Rule No. 39/2015 of the Argentine Personal Data Protection Authority implements electronic inspection proceedings.
On August 10, 2015, Rule No. 39/2015 (hereinafter, the “Rule”) of the Argentine Personal Data Protection Authority (hereinafter, the “DPA”) was published in the Official Gazette. This Rule implements electronic inspection proceedings, aimed at facilitating communications between the DPA and the data controllers and users of databases.
As was previously informed (please see “Supervision and control rules of the Personal Data Protection Agency (Disposition No 5/2008)” in Marval News #73 of June 30, 2008) the DPA has the power to supervise and control the data controllers and/or users of databases in order to verify compliance with Argentine Personal Data Protection Law No. 25,326 and its complementary legislation. The Rule allows the DPA to conduct inspections through electronic means, particularly with respect to the communications and/ or notifications to data controllers. The main purpose of this Rule is to improve the DPA’s operational and control capabilities in order to develop its authority’s activities more effectively. Consequently, this Rule does not introduce substantial changes to the legislation on personal data protection but rather, it implements a new procedure for conducting inspections.
The Rule sets forth that the beginning of an electronic procedure must be notified through any of the regular formal means, for instance: a) direct access of the interested party to the respective administrative file, b) brief filed by the interested party acknowledging the notification of the relevant resolution, c) brief of notification issued by the relevant authority, d) certified telegram, f) certified letter, or any other means of notification that can ensure the reception date of the notification. Once the data controller is duly notified of the initiation of the inspection proceedings, he/she must answer the request within 10 (ten) administrative days providing the information requested and through electronic means to be determined.

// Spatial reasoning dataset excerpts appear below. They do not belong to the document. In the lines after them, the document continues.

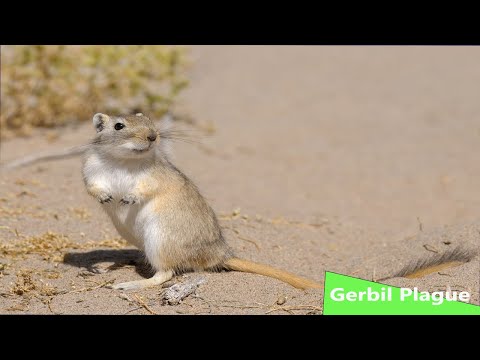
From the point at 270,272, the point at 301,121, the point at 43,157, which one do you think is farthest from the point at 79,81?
the point at 270,272

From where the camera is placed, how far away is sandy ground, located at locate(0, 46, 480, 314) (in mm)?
4535

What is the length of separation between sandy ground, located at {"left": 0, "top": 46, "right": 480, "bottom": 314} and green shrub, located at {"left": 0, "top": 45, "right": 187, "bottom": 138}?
43 cm

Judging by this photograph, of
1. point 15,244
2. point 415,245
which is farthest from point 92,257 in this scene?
point 415,245

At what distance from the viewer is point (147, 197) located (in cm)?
459

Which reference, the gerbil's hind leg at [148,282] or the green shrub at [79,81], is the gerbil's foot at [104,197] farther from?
the green shrub at [79,81]

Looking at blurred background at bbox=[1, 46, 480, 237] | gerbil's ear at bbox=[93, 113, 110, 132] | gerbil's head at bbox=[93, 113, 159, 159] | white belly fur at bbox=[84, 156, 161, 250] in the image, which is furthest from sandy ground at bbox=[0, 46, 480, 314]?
gerbil's ear at bbox=[93, 113, 110, 132]

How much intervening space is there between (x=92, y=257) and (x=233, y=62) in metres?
9.45

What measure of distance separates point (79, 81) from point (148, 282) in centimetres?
501

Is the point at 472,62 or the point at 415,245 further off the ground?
the point at 472,62

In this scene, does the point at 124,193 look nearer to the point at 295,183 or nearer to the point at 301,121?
the point at 295,183

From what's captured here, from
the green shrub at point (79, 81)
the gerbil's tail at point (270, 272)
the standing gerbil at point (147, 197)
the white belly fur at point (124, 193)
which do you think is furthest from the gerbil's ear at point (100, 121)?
the green shrub at point (79, 81)

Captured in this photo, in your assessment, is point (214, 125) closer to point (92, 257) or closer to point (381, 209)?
point (381, 209)

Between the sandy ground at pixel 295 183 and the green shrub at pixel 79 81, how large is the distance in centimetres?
43

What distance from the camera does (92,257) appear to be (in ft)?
17.0
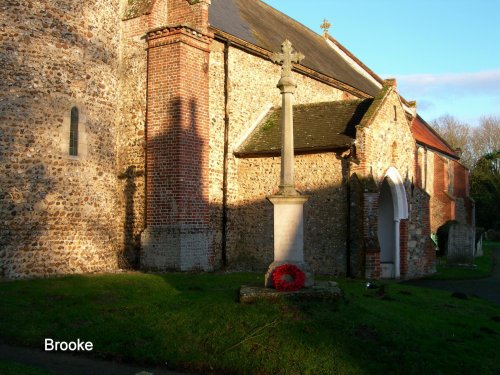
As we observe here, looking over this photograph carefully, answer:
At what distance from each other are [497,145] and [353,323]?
56465 mm

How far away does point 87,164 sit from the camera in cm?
1598

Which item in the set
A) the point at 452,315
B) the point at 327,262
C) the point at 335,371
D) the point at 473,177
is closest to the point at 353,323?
the point at 335,371

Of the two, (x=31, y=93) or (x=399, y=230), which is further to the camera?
(x=399, y=230)

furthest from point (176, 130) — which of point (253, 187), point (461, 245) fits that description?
point (461, 245)

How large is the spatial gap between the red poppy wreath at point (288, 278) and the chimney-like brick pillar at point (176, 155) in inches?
243

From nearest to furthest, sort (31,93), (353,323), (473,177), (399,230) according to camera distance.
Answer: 1. (353,323)
2. (31,93)
3. (399,230)
4. (473,177)

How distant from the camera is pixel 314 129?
18.1 meters

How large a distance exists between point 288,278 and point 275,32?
17539 millimetres

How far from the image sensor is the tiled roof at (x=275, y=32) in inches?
806

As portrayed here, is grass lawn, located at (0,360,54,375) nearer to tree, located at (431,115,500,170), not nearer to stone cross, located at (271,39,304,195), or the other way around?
stone cross, located at (271,39,304,195)

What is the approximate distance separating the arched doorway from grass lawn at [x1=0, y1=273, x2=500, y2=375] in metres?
7.58

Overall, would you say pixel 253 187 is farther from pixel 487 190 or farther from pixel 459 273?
pixel 487 190

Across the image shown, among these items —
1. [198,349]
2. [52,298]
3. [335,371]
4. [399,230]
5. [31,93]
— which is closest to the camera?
[335,371]

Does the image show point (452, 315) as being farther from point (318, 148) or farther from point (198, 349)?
point (318, 148)
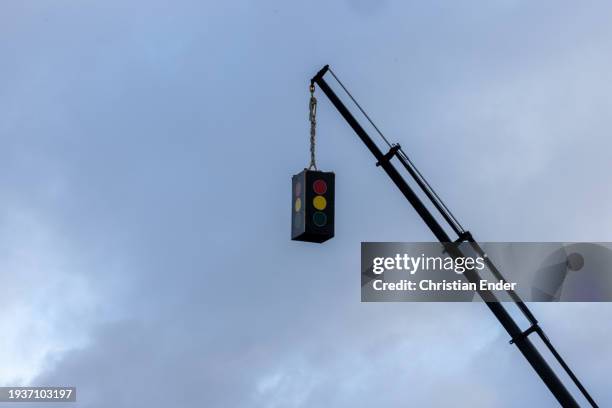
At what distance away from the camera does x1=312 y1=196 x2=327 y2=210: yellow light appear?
1020 centimetres

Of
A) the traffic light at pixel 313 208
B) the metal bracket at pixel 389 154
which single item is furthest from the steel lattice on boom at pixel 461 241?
the traffic light at pixel 313 208

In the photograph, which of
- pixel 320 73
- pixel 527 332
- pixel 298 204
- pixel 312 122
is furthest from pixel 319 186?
pixel 527 332

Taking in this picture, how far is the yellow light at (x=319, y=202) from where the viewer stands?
33.5 feet

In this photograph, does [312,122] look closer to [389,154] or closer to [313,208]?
[389,154]

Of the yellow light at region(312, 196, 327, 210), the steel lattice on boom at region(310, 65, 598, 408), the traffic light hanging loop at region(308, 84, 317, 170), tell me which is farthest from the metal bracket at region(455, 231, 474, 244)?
the yellow light at region(312, 196, 327, 210)

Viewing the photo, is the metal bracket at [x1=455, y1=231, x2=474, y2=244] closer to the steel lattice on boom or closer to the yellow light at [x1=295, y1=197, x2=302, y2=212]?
the steel lattice on boom

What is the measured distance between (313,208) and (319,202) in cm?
12

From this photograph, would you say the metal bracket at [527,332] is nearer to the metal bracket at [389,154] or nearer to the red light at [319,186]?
the metal bracket at [389,154]

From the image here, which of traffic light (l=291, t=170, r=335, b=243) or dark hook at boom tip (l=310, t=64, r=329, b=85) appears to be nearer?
traffic light (l=291, t=170, r=335, b=243)

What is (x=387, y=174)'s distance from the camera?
14.1 m

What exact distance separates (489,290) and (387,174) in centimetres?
251

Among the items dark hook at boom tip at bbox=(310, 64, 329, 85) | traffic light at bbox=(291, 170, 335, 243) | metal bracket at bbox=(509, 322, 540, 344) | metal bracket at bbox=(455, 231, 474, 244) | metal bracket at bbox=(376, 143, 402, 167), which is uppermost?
dark hook at boom tip at bbox=(310, 64, 329, 85)

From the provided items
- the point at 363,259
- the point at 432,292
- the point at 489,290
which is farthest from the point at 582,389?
the point at 363,259

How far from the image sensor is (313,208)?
1017 centimetres
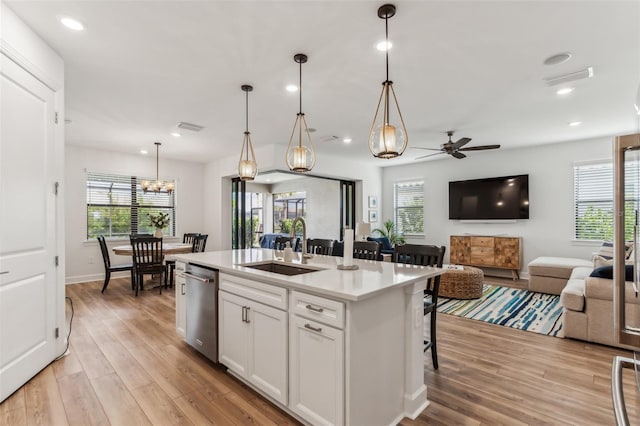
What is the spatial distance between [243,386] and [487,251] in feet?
18.9

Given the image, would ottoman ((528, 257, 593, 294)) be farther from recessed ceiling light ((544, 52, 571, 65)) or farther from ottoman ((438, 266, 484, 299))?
recessed ceiling light ((544, 52, 571, 65))

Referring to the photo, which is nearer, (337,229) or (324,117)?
(324,117)

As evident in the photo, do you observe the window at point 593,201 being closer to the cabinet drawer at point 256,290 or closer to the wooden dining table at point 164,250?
the cabinet drawer at point 256,290

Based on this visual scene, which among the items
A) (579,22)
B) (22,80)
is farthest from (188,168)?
(579,22)

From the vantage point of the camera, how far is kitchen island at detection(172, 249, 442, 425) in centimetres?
170

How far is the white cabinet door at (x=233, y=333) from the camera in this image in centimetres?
233

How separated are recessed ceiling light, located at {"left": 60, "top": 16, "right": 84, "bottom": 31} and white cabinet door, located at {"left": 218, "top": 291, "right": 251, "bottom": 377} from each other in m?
2.30

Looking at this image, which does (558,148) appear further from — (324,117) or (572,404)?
(572,404)

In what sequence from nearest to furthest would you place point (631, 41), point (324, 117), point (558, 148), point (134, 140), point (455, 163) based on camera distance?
point (631, 41) < point (324, 117) < point (134, 140) < point (558, 148) < point (455, 163)

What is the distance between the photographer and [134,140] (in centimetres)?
563

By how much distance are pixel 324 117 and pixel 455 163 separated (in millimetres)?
4313

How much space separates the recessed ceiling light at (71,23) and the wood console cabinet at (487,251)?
685 centimetres

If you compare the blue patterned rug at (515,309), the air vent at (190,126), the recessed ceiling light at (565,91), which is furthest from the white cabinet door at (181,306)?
the recessed ceiling light at (565,91)

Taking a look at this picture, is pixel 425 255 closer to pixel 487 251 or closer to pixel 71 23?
pixel 71 23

Having complied with the request, the DPA will analyze all the information provided by the data controller. The DPA may also request additional information from the data controller, who will have to answer such new request within 10 (ten) administrative days as from the notification date.
Then the DPA will issue a final report attesting to the rate of compliance with the provisions of Law 25,326. This report will also be notified by electronic means. If any breaches are found, the DPA may start administrative proceedings against the data controller to impose a sanction.
Finally, failure to comply with any DPA request through the electronic inspection proceedings could be considered a serious infringement and may be sanctioned with up to 4 warnings, 1 to 30 days of suspension of the database and/or fines ranging from AR$ 25,001 to AR$ 80,000.